Sobald es warm wird, verhärten sich in Deutschland die Fronten zwischen Motorradfahrern und Anwohnern. Auf der einen Seite sind die Gemeindemitglieder, die sich, wie beispielsweise in Wüstenwelsberg, vom Lärm der durch ihren Ort fahrenden Motorräder– oft in langen Kolonnen – gestört fühlen. Auf der anderen Seite sind die Zweiradfahrer und -fahrerinnen, die einfach nur Spaß beim Fahren haben möchten und sich deshalb an Wochenenden und Feiertagen mit Freunden und Bekannten durch besonders schöne Landschaften mit kurvenreichen Straßen schlängeln.
Ein zu lautes Motorrad produziert so viel Lärm wie 100 zusammen
Das Problem ist freilich nicht der Motorradverkehr an sich, denn ein gewisser Lärmpegel lässt sich bei Motorrädern nicht vermeiden. Sondern es geht um Fahrer und Fahrerinnen, die an ihren Maschinen eine bewusste Lärmsteigerung vornehmen, und beispielsweise Auspuff- oder Motorengeräusche mithilfe von Soundmodulen, Software oder Soundchips verstärken. Es sind diese Krafträder, die den vorgegeben Grenzwert der Europäischen Union (77 Dezibel) um ein Vielfaches überschreiten und die, indem sie rücksichtslos durch Ortschaften rollen, ganze Dorfgemeinschaften vermeidbarem Stress aussetzen.
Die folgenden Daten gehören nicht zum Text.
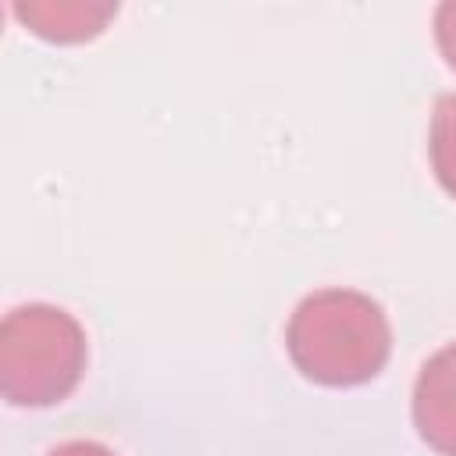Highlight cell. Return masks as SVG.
<instances>
[{
    "mask_svg": "<svg viewBox=\"0 0 456 456\" xmlns=\"http://www.w3.org/2000/svg\"><path fill=\"white\" fill-rule=\"evenodd\" d=\"M21 25H28L36 36L50 43H82L107 28V21L118 14V4L110 0H28L11 7Z\"/></svg>",
    "mask_w": 456,
    "mask_h": 456,
    "instance_id": "obj_4",
    "label": "cell"
},
{
    "mask_svg": "<svg viewBox=\"0 0 456 456\" xmlns=\"http://www.w3.org/2000/svg\"><path fill=\"white\" fill-rule=\"evenodd\" d=\"M82 324L50 303L14 306L0 324V392L14 406H53L86 370Z\"/></svg>",
    "mask_w": 456,
    "mask_h": 456,
    "instance_id": "obj_2",
    "label": "cell"
},
{
    "mask_svg": "<svg viewBox=\"0 0 456 456\" xmlns=\"http://www.w3.org/2000/svg\"><path fill=\"white\" fill-rule=\"evenodd\" d=\"M435 43L445 64L456 71V0H445L435 7Z\"/></svg>",
    "mask_w": 456,
    "mask_h": 456,
    "instance_id": "obj_6",
    "label": "cell"
},
{
    "mask_svg": "<svg viewBox=\"0 0 456 456\" xmlns=\"http://www.w3.org/2000/svg\"><path fill=\"white\" fill-rule=\"evenodd\" d=\"M428 153L435 178L442 189L456 200V93L442 96L431 114V135H428Z\"/></svg>",
    "mask_w": 456,
    "mask_h": 456,
    "instance_id": "obj_5",
    "label": "cell"
},
{
    "mask_svg": "<svg viewBox=\"0 0 456 456\" xmlns=\"http://www.w3.org/2000/svg\"><path fill=\"white\" fill-rule=\"evenodd\" d=\"M413 428L442 456H456V342L424 360L413 385Z\"/></svg>",
    "mask_w": 456,
    "mask_h": 456,
    "instance_id": "obj_3",
    "label": "cell"
},
{
    "mask_svg": "<svg viewBox=\"0 0 456 456\" xmlns=\"http://www.w3.org/2000/svg\"><path fill=\"white\" fill-rule=\"evenodd\" d=\"M285 346L310 381L349 388L381 374L392 353V328L381 303L367 292L321 289L292 310Z\"/></svg>",
    "mask_w": 456,
    "mask_h": 456,
    "instance_id": "obj_1",
    "label": "cell"
},
{
    "mask_svg": "<svg viewBox=\"0 0 456 456\" xmlns=\"http://www.w3.org/2000/svg\"><path fill=\"white\" fill-rule=\"evenodd\" d=\"M46 456H114L107 445L100 442H89V438H75V442H64L57 449H50Z\"/></svg>",
    "mask_w": 456,
    "mask_h": 456,
    "instance_id": "obj_7",
    "label": "cell"
}]
</instances>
Die Dimension der Belastung wird durch einen Vergleich des ADAC Nordbayern deutlich: Ein Motorrad, das zu laut gefahren wird, produziere genauso viel Lärm wie 100 Motorräder zusammen. Erschwerend komme hinzu, dass bereits eine Erhöhung des Sound um zehn Dezibel einer Verdoppelung des Laustärkeempfindens entspreche. Zwar drohen für illegale Lärm- und Leistungssteigerungen im Extremfall hohe Bußgelder und ein Entzug der Betriebserlaubnis, dies hält eine Minderheit jedoch nicht davon ab, ihre Maschine auf Kosten aller anderen für mehr Fahrspaß aufzuhübschen. Solange sie nicht erwischt werden, kann ihnen auch kaum Einhalt geboten werden.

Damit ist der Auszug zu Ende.